Plain-text document sources:
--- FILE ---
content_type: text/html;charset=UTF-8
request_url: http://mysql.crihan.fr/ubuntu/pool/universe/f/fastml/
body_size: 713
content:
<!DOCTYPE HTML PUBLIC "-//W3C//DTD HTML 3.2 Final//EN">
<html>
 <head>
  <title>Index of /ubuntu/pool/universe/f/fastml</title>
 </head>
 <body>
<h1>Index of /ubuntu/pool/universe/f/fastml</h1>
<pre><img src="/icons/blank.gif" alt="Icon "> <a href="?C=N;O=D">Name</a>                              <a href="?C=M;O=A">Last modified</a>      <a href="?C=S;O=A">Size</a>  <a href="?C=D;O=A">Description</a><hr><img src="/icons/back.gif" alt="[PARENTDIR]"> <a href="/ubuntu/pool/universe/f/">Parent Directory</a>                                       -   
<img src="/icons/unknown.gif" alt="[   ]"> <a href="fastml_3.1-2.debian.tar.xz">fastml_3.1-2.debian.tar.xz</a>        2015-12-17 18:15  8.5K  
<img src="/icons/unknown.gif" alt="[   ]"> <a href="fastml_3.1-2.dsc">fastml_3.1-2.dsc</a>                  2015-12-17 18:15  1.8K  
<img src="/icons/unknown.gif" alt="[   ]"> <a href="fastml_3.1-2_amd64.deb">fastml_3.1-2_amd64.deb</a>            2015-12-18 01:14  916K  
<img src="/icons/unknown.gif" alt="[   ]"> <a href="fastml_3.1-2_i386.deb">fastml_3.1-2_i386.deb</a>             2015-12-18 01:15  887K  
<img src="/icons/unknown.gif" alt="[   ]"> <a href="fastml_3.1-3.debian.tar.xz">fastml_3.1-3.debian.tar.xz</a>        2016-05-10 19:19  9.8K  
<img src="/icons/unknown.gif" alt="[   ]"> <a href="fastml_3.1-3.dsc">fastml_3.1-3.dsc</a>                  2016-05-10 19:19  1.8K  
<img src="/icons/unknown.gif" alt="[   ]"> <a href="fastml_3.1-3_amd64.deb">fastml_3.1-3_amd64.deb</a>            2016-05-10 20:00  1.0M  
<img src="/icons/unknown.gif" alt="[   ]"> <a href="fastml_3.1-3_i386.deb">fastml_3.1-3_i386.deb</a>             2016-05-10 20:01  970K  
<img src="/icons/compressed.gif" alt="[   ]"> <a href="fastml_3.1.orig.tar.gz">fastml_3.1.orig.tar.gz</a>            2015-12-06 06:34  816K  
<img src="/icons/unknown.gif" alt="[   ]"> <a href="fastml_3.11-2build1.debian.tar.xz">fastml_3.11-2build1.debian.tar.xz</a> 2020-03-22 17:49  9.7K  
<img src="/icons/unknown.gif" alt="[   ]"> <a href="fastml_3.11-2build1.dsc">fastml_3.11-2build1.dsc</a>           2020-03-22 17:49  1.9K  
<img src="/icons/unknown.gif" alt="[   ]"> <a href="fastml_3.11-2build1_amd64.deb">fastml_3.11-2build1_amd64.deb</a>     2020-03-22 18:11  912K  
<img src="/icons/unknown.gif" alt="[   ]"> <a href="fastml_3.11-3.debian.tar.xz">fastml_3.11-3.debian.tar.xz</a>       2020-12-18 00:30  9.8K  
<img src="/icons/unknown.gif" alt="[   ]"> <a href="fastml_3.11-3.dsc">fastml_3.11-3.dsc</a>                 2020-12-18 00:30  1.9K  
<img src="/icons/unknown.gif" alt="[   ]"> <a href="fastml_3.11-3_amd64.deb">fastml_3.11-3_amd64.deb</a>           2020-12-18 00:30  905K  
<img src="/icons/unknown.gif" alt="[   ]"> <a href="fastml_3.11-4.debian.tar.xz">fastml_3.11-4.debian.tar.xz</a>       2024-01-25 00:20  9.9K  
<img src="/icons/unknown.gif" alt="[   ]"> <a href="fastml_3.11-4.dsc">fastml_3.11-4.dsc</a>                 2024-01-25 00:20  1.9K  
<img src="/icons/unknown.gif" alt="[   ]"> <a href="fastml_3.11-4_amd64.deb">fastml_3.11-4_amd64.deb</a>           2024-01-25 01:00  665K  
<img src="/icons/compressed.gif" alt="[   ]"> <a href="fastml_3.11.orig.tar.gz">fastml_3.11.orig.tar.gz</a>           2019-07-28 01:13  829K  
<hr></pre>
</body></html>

◆ EXERCISE BRIEF:
Scan the records for the word "ubuntu" and copy every line where it is found.

◆ SOLUTION TO THE PROBLEM:
request_url: http://mysql.crihan.fr/ubuntu/pool/universe/f/fastml/
  <title>Index of /ubuntu/pool/universe/f/fastml</title>
<h1>Index of /ubuntu/pool/universe/f/fastml</h1>
<pre><img src="/icons/blank.gif" alt="Icon "> <a href="?C=N;O=D">Name</a>                              <a href="?C=M;O=A">Last modified</a>      <a href="?C=S;O=A">Size</a>  <a href="?C=D;O=A">Description</a><hr><img src="/icons/back.gif" alt="[PARENTDIR]"> <a href="/ubuntu/pool/universe/f/">Parent Directory</a>                                       -   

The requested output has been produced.